I hope all of you are doing as well as can be expected in everyone's individual situations. At least the weather is lovely this time of year and there is joy in celebrating that. Happy fall to all.

Sunday, October 3, 2010

Widow Network

It was a weird week - full of an assortment of ups and downs. Rather than relate them all at once, I'll just start with the one from the beginning of the week, Monday. We were just getting over all the hoopla of Homecoming week when my youngest woke me up in the middle of the night to tell me his brother's foot was bleeding profusely. And it was. Turns out his little toe had somehow been cut while he was asleep and wouldn't stop bleeding. By the time we got to the ER, a bath towel was entirely soaked through - the whole towel. I couldn't believe there was so much blood because there was also a pool of blood around the futon where he sleeps and bloody footprints throughout the floor.

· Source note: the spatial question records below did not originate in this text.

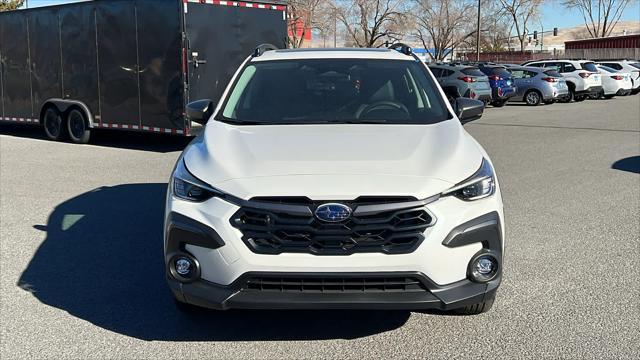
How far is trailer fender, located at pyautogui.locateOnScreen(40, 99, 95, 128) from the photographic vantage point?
12.7m

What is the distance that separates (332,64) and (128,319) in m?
2.39

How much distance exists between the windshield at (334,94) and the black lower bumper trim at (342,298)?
143 centimetres

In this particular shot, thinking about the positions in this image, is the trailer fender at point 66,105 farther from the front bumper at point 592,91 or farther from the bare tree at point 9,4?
the front bumper at point 592,91

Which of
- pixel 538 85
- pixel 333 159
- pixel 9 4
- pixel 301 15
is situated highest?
pixel 301 15

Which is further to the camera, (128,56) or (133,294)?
(128,56)

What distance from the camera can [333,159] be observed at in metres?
3.62

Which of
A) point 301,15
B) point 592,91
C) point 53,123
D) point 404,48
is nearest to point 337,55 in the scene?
point 404,48

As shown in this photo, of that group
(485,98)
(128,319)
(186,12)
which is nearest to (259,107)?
(128,319)

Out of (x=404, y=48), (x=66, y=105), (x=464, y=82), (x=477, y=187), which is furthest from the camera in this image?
(x=464, y=82)

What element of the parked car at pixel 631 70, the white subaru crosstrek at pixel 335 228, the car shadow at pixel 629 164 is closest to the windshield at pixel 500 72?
the parked car at pixel 631 70

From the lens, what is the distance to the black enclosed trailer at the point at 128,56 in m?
11.2

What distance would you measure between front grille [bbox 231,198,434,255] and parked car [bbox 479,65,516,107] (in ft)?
69.1

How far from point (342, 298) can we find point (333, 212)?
1.43ft

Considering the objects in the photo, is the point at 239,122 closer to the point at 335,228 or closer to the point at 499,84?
the point at 335,228
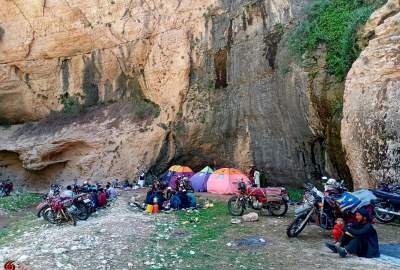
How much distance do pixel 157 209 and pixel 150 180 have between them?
824 centimetres

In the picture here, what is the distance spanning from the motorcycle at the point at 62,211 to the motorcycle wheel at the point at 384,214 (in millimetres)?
8029

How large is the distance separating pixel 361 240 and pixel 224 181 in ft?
33.6

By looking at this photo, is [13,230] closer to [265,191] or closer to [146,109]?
[265,191]

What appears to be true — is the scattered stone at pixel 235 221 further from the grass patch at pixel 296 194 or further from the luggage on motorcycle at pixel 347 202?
the grass patch at pixel 296 194

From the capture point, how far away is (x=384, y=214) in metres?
11.4

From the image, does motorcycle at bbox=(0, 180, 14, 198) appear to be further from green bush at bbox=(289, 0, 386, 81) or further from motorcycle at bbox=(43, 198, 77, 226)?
green bush at bbox=(289, 0, 386, 81)

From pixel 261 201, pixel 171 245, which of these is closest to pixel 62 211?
pixel 171 245

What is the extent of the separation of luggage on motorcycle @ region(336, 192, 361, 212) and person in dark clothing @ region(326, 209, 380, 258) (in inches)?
39.1

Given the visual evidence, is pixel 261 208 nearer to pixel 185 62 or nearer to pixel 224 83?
pixel 224 83

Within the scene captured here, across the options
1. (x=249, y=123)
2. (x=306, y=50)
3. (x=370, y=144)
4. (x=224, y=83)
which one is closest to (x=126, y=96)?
(x=224, y=83)

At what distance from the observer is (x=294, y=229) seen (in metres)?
9.77

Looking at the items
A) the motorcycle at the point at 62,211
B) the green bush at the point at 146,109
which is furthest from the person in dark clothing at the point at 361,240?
the green bush at the point at 146,109

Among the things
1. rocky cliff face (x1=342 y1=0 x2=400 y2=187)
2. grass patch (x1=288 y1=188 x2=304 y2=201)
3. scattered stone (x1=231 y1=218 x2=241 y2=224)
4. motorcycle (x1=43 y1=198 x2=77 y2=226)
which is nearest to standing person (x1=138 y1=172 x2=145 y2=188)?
grass patch (x1=288 y1=188 x2=304 y2=201)

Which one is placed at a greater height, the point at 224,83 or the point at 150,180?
the point at 224,83
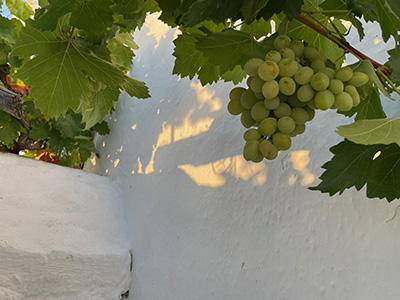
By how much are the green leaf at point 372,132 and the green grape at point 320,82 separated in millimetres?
75

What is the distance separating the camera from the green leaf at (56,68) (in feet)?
2.39

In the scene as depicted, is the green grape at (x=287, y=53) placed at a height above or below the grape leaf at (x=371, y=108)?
above

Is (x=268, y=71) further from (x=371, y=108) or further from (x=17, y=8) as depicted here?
(x=17, y=8)

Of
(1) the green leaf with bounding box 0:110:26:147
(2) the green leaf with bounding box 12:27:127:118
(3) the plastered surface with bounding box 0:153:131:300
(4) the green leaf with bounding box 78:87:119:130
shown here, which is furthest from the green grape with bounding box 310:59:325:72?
(1) the green leaf with bounding box 0:110:26:147

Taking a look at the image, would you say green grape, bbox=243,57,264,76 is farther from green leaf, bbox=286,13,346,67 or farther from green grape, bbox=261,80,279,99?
green leaf, bbox=286,13,346,67

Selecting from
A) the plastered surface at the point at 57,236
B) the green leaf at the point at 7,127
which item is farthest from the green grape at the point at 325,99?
the green leaf at the point at 7,127

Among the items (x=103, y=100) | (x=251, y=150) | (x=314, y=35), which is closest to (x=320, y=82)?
(x=251, y=150)

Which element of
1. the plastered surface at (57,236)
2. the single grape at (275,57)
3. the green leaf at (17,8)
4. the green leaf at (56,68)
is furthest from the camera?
the green leaf at (17,8)

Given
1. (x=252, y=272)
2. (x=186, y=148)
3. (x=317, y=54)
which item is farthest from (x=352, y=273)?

The ER doctor advised, that foot, toe and finger injuries/cuts bleed a great deal. My reasoning for taking him to the hospital was because we had no idea how he had cut his toe and I was worried there may have been something still caught in his skin. Plus there was just so much blood. It was 2:00 in the morning (Tue.) and we were all pretty groggy and not thinking too clearly. But what do you do when your kid wakes up with a foot covered in blood that isn't stopping bleeding?

When we got home, after the bleeding stopped, the cut had been cleaned out and bandaged, I figured out what happened. I saw a slivered groove in the wood of the bookcase next to the futon that my son's foot must have rubbed against.

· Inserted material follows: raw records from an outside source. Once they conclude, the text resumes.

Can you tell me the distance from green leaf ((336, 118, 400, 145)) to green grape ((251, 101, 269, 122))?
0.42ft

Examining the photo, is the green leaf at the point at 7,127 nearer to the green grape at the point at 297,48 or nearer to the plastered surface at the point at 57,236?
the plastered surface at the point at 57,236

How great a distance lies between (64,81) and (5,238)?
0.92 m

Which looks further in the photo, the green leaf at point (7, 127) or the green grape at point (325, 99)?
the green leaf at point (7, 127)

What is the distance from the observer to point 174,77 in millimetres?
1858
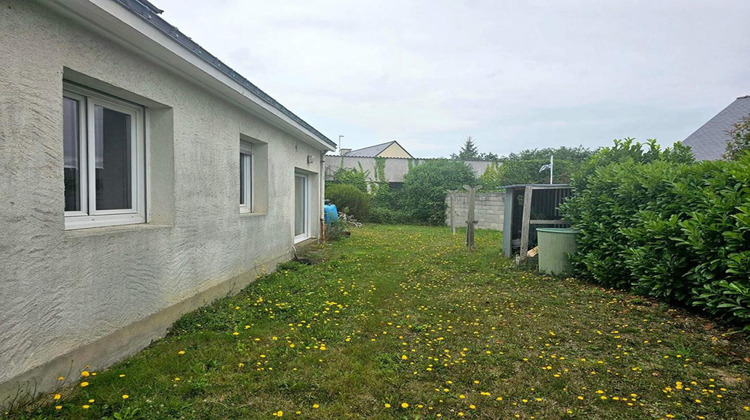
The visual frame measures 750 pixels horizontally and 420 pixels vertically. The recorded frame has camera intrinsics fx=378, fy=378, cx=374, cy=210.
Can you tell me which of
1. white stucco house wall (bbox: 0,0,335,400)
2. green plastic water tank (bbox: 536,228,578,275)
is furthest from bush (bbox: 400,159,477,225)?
white stucco house wall (bbox: 0,0,335,400)

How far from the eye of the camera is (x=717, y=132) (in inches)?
709

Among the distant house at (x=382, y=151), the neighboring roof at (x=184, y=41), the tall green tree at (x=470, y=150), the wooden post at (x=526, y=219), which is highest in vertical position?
the tall green tree at (x=470, y=150)

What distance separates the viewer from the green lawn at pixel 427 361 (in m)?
2.67

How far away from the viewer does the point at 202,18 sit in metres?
8.15

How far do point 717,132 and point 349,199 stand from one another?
58.5ft

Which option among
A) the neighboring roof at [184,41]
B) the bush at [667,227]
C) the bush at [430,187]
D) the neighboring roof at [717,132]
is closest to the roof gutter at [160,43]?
the neighboring roof at [184,41]

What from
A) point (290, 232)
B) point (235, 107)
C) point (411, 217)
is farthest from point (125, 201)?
point (411, 217)

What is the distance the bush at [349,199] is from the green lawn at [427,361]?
12.3 metres

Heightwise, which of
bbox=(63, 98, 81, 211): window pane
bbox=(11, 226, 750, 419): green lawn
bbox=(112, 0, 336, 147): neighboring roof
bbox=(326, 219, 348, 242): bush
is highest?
bbox=(112, 0, 336, 147): neighboring roof

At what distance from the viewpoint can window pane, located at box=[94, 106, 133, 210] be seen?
3.36 metres

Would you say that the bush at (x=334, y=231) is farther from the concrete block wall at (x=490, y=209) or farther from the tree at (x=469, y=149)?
the tree at (x=469, y=149)

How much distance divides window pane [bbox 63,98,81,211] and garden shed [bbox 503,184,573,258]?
7.60m

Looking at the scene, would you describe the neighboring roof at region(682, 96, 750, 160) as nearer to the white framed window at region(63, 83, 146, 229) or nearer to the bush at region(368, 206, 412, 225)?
the bush at region(368, 206, 412, 225)

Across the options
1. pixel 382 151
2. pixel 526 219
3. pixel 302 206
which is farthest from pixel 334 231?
pixel 382 151
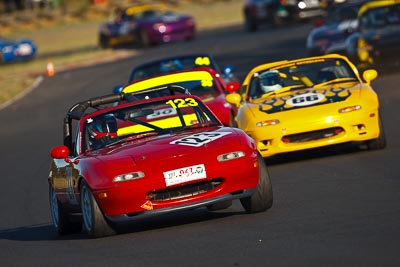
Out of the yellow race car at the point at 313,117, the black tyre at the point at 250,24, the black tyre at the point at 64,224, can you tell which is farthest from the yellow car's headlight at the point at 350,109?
the black tyre at the point at 250,24

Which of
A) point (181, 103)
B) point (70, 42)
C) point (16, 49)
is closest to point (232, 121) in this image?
point (181, 103)

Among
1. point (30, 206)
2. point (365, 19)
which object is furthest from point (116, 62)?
point (30, 206)

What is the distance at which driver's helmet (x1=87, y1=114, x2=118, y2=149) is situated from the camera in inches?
429

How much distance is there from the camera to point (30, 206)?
1373 cm

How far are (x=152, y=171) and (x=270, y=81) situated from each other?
19.3ft

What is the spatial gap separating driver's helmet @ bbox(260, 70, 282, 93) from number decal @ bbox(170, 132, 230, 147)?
4.92m

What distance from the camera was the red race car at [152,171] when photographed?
976cm

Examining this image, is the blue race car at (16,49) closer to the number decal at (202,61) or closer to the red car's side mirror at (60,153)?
the number decal at (202,61)

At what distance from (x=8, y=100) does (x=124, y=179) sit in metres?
23.0

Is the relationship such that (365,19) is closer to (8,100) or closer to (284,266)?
(8,100)

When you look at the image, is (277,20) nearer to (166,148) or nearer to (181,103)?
(181,103)

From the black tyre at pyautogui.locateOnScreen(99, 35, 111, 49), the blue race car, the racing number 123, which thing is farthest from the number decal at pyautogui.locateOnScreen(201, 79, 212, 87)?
the black tyre at pyautogui.locateOnScreen(99, 35, 111, 49)

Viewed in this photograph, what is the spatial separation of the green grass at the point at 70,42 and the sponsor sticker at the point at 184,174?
75.9ft

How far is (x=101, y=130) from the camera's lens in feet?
36.1
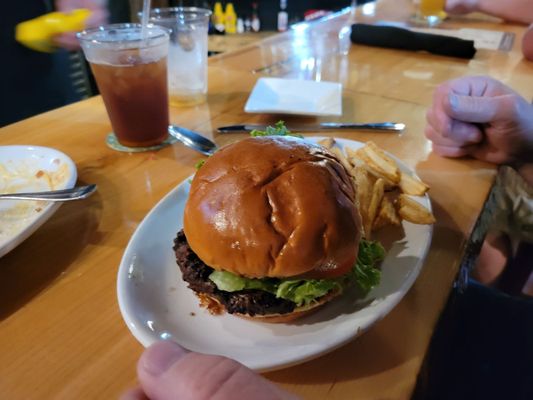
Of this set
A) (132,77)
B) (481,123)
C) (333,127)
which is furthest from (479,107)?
(132,77)

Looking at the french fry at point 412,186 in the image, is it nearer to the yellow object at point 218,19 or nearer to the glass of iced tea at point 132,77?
the glass of iced tea at point 132,77

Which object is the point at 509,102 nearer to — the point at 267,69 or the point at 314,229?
the point at 314,229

It was all just kind of a surreal and strange event. In the past years, with two boys playing sports, I've been to the ER more times than I want to recall. Monday night/Tuesday morning I was so drained and tired of it all - the constant having to cope with everything on my own, including mysterious medical emergencies. I need to be there propping up my sons when they need me, but no one is there for me when I'm falling down and needing some propping up myself. I have reached the absolute limit of this widowhood life. No one, should have to shoulder so much on their own for so long. No one!

I did a bit of investigation into whether the friend of my youngest son, whose mom is widowed might be interested in sharing a home in the future, but she responded that she prefers to live alone. My son said he suspects she might be bipolar and that it would not be a good fit for us but I threw caution to the wind and asked anyway, simply because I don't want this life on my own anymore. It at least starts the chain in motion and shows my intention to the Universe.

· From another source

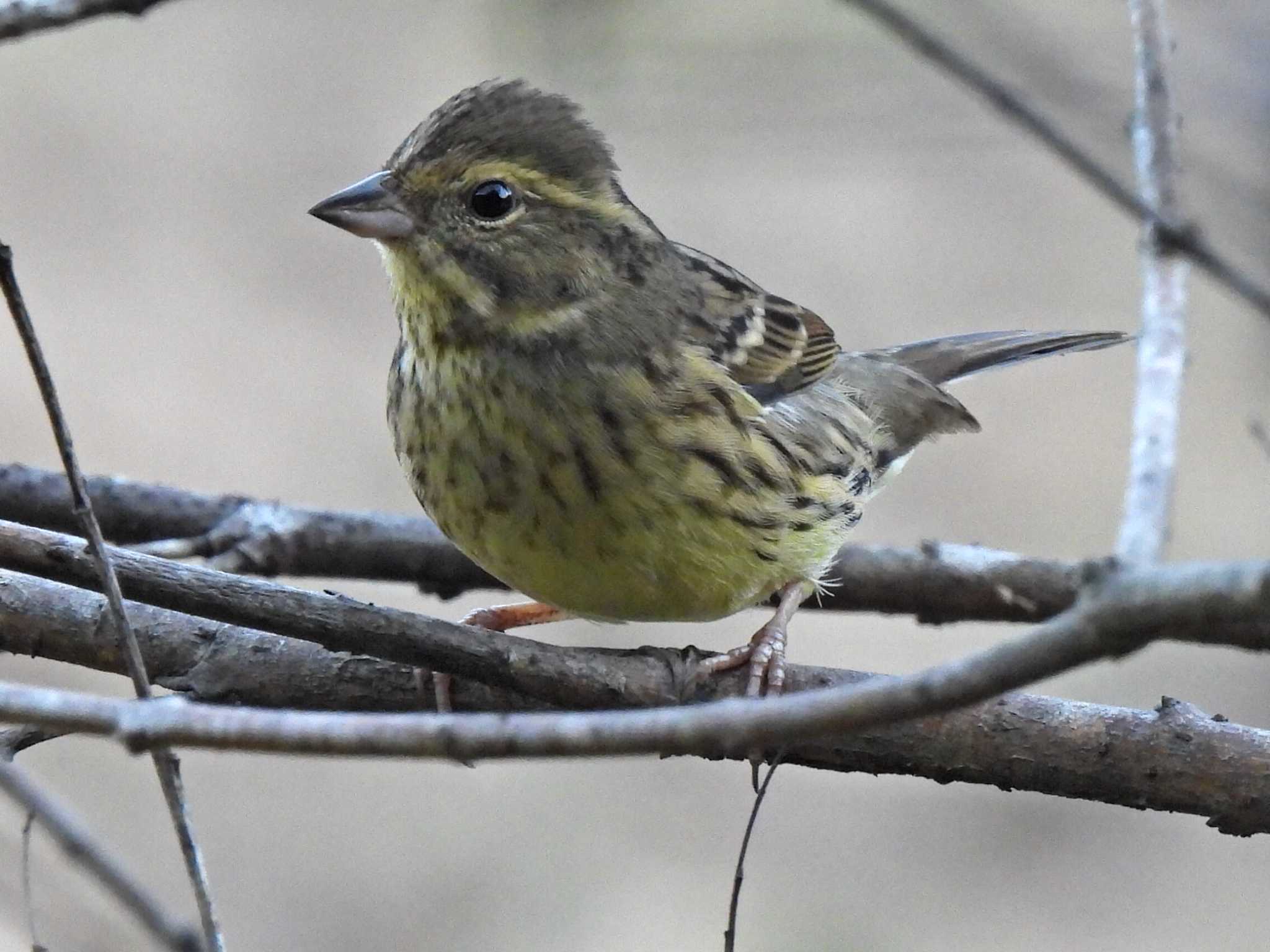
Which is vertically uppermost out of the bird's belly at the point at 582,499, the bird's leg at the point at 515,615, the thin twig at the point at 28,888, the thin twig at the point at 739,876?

Even sharing a home with another widow would allow some division of labor, perhaps sharing meal preparation, etc. And it would be far less lonely. But anyway, that is a no go. It got me to thinking about the "olden days" of my youth when divorce was still new and taboo. I remember that when I was in high school (mid-1970s) that two couples in our subdivision got divorced. People were so shocked that they drove by the couples' houses trying to get a glimpse of the divorcees. What happened was that these two women pooled their resources and shared a home together - they had kids around the ages of my sibs and I. I wonder what happened to these women who really in their own way were leaders paving the way for women at that time.

Then I thought of the few other women who I knew from back then, two of whom got divorced, one whom was widowed. All three of these women got remarried immediately. It's funny, but my son's friend's mom has a boyfriend who has asked her repeatedly to marry him and she has refused wanting to remain living alone. And here I am, a woman who longs for remarriage and ends up still on the search for the right guy... Well, we certainly know life sure ain't fair!

I think in earlier times, even 35 years ago, that there were stronger networks in place for women, families were closer and all. I wish there were some kind of widow network in place right now, listing widows who are looking for roommates to share houses, etc. Those two newly divorced moms from 1977 were smart to join forces together. Sometimes it just isn't worth the fight to keep struggling on alone.